# Extracted text

::::::::

2009-05-30 Thread Aaron Konstam
On Sat, 2009-05-30 at 10:49 -0700, Daniel Fetchinson wrote:
 Hi folks,
 
 I'm trying to debug a 100% reproducable issue but don't really know
 where to look for clues.
 
 I have a Sony VAIO VGN-FZ240E, running 64bit Fedora 8.
 
 It happens with many wifi networks that when I boot everything goes
 fine, I can connect to the wifi network with nm-applet but as soon as
 I lose the connection I will never be able reconnect. The networks in
 question use pre-shared keys. If I reboot, everything will be fine
 again, I can connect using the password, but as soon as I lose
 connection the only way I can reconnect is by reboot.
 
 Instead of rebooting I tried manually restarting all network related
 services but that doesn't help. These are the services I restart in
 this order from /etc/rc3.d that I guess are relevant:
 
 service ip6tables restart
 service iptables restart
 service network restart
NetworkManager and network are two different competitive systems to
support networking. I don't say it would work but you should restart
NetworkManager not network.
 
 The first two are fine, but 'service network restart' always fails
 bringing up wlan. When I reboot, wlan comes up okay though. And this
 is 100% reproducable. I have absolutely no clue what reboot does that
 I don't when manually starting the services.
 
 Also, I have no idea where to look for clues. Which log files to look
 at? Any other tips?
 
 Thanks very much,
 Daniel
 
 
--
===
Love isn't only blind, it's also deaf, dumb, and stupid.

::::::::

# Given records
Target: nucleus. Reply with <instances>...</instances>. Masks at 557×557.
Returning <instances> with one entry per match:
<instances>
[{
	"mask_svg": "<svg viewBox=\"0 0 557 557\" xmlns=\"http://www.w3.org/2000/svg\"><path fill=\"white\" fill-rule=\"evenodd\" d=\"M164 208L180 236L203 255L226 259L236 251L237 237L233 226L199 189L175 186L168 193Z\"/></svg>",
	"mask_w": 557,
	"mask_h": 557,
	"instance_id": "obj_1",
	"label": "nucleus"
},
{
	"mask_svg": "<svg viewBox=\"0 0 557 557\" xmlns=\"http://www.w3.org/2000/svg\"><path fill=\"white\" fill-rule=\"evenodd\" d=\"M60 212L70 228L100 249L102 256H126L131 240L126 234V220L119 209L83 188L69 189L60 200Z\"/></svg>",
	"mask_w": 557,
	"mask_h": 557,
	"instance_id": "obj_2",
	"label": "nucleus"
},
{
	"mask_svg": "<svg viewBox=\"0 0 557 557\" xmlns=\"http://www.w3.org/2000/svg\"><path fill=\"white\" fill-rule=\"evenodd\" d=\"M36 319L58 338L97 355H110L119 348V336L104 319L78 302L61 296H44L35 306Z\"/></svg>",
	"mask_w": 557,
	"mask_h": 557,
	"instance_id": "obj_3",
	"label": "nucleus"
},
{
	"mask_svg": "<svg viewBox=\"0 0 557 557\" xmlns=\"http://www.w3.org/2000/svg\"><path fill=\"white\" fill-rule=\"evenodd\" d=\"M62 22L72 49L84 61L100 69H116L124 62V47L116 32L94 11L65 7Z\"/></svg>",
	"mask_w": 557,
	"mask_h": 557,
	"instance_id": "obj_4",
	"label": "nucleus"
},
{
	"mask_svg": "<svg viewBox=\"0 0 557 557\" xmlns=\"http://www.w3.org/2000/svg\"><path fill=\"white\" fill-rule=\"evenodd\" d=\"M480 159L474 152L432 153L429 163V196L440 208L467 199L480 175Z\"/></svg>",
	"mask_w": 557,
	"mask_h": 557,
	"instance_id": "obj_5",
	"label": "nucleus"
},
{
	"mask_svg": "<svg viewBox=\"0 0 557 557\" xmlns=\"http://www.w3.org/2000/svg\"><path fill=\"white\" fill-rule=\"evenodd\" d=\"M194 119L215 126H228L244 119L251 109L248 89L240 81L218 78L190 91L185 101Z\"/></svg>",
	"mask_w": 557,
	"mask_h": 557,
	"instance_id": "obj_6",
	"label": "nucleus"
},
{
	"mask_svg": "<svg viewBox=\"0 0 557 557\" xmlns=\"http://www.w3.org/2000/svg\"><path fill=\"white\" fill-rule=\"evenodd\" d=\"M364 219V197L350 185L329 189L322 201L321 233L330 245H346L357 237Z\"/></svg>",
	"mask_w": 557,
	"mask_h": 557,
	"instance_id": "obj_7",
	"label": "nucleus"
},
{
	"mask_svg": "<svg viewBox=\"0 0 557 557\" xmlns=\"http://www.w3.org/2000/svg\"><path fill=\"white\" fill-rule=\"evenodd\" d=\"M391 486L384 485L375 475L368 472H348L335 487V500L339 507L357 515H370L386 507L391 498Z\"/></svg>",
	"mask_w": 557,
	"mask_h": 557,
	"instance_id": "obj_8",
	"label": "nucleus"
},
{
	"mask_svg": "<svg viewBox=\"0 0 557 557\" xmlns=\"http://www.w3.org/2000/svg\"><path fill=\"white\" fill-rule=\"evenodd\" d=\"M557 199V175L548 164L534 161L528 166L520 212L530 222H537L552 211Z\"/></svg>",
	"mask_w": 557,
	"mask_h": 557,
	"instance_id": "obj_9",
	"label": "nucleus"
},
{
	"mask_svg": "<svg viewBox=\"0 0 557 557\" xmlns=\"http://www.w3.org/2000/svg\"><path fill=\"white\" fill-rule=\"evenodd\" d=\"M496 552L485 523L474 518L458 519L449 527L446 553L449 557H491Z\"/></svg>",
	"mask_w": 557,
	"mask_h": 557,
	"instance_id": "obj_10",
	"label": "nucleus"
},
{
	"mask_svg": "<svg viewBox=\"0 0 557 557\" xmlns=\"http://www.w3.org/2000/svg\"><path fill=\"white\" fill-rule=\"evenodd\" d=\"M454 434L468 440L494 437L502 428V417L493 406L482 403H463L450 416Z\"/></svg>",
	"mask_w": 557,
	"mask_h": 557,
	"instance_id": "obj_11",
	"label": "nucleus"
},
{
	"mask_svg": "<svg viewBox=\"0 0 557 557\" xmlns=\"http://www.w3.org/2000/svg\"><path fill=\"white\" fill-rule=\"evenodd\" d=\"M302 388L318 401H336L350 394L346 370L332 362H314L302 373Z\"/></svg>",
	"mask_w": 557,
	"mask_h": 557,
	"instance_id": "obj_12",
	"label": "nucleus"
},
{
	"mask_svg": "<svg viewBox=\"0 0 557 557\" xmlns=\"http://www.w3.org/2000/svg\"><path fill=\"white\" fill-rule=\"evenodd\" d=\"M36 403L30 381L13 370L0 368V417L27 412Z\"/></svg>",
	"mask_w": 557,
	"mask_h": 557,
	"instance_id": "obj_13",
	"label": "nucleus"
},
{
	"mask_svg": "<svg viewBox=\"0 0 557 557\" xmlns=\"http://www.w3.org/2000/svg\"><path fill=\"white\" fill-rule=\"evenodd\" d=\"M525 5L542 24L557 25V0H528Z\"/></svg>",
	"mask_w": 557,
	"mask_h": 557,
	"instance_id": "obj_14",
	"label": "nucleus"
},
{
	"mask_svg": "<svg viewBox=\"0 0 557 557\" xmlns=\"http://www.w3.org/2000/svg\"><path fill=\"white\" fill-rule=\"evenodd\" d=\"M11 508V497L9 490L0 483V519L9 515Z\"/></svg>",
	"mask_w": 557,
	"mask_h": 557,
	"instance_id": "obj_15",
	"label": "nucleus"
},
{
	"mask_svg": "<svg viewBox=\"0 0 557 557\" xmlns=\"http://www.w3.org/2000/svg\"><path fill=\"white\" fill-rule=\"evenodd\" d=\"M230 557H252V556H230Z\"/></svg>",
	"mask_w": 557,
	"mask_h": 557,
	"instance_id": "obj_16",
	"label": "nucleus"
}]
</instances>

::::::::

# Instructions
• 1. In the wifi thread, what laptop and operating system does Daniel have?
• 2. Print the part of the wifi thread that opens with the words containing "The first two" and closes with "starting the services.".
You won't need the lines for anything here.

# Outputs by task
• 1. A Sony VAIO VGN-FZ240E running 64-bit Fedora 8.

• 2.
The first two are fine, but 'service network restart' always fails
 bringing up wlan. When I reboot, wlan comes up okay though. And this
 is 100% reproducable. I have absolutely no clue what reboot does that
 I don't when manually starting the services.